Reproduce, word for word, the passage of the Jeux d'eau thread below that opens with the words containing "Hi! Okay, I" and closes with "with this question.".
======== Text block
# Please help me with Jeux d'eau



## Blue

Hi! Okay, I know it's not the best etiquette to immediately start a new discussion as a newbie, so I apologize! I wouldn't do it if I weren't at my wit's end with this question.

Here's the background: I'm going to college in the US as a piano performance major in August, but I'm currently an expat in Australia with no teacher or musical connections. I thought that it would be a good idea to work on some pieces over the summer so I chose Jeux d'eau (among others) because I'd only played one Ravel prelude and it seemed a good entry-level piece to Ravel's body of work.

I've got most of it figured out but one section is completely confusing me: the 'le chant un peu dehors', measures 38 to 40. It sounds extremely dissonant in a way that doesn't fit the character of the piece. The left hand C#s clashes with the RH D naturals in the beginning of the measure. Then when the RH plays an E min broken chord, the LH plays a Cmaj7! It just sounds so weird to me after all the lovely augmented and minor stuff.

I've checked notes and listened to Youtube versions- but in the ones I've listened to, the left hand is so soft I can barely hear it. Can someone with better listening skills then me please tell me if it's meant to clash so strongly and I should just "cover it up" or if it sounds fine and I have some notes wrong?


----------



## hreichgott

I haven't played this but my impression is that that section has a lot of chromatic scales in it, so half steps and dissonances are built in. You could treat it like a bit of a cadenza, with "tutti" coming back in at 1er Mouvt a couple of pages later. I like Pascal Rogé's interpretation; he really leans into the chromaticism and makes it sound like a contrasting section. Jean-Yves Thibaudet is quite good too, different approach, very fast and sparkling. Both are on Spotify.
================
======== Listed records
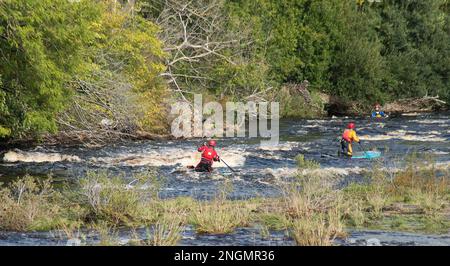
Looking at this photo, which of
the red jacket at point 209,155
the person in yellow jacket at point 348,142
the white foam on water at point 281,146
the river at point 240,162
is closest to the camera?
the river at point 240,162

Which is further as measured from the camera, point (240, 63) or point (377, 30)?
point (377, 30)

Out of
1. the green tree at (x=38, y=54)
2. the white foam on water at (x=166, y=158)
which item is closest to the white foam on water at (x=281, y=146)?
the white foam on water at (x=166, y=158)

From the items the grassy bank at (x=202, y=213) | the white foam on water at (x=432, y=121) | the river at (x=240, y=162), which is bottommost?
the grassy bank at (x=202, y=213)

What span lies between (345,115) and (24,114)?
110ft

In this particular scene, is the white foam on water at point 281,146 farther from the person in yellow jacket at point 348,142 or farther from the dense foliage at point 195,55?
the dense foliage at point 195,55

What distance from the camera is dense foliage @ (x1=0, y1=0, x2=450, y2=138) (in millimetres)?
20141

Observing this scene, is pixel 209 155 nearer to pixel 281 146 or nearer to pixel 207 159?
pixel 207 159

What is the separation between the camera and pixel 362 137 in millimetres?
36812

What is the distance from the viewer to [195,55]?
41.0m

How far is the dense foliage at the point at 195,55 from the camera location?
2014 cm

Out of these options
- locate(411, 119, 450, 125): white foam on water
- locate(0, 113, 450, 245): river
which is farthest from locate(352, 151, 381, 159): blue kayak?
locate(411, 119, 450, 125): white foam on water

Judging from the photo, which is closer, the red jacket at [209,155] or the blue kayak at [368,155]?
the red jacket at [209,155]

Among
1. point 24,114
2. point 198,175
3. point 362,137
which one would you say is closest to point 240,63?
point 362,137
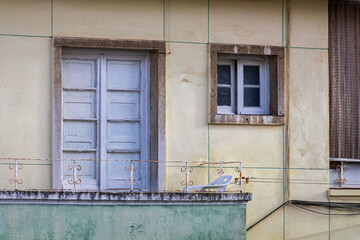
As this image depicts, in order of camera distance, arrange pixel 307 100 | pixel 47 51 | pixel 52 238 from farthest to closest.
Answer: pixel 307 100, pixel 47 51, pixel 52 238

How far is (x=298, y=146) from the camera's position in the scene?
1433 centimetres

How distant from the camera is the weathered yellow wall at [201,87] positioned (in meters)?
13.4

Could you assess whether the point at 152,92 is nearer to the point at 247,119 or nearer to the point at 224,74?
the point at 224,74

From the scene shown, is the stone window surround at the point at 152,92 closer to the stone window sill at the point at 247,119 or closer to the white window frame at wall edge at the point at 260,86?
the stone window sill at the point at 247,119

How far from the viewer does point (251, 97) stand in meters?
14.5

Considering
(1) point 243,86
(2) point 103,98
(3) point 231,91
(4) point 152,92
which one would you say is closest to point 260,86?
(1) point 243,86

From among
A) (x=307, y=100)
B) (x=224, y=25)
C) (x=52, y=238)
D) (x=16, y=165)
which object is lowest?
(x=52, y=238)

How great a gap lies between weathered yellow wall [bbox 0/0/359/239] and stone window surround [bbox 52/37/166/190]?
13 centimetres

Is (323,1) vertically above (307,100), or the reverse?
(323,1)

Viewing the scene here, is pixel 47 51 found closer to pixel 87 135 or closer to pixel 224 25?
pixel 87 135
================
### [The completed task]
Hi! Okay, I know it's not the best etiquette to immediately start a new discussion as a newbie, so I apologize! I wouldn't do it if I weren't at my wit's end with this question.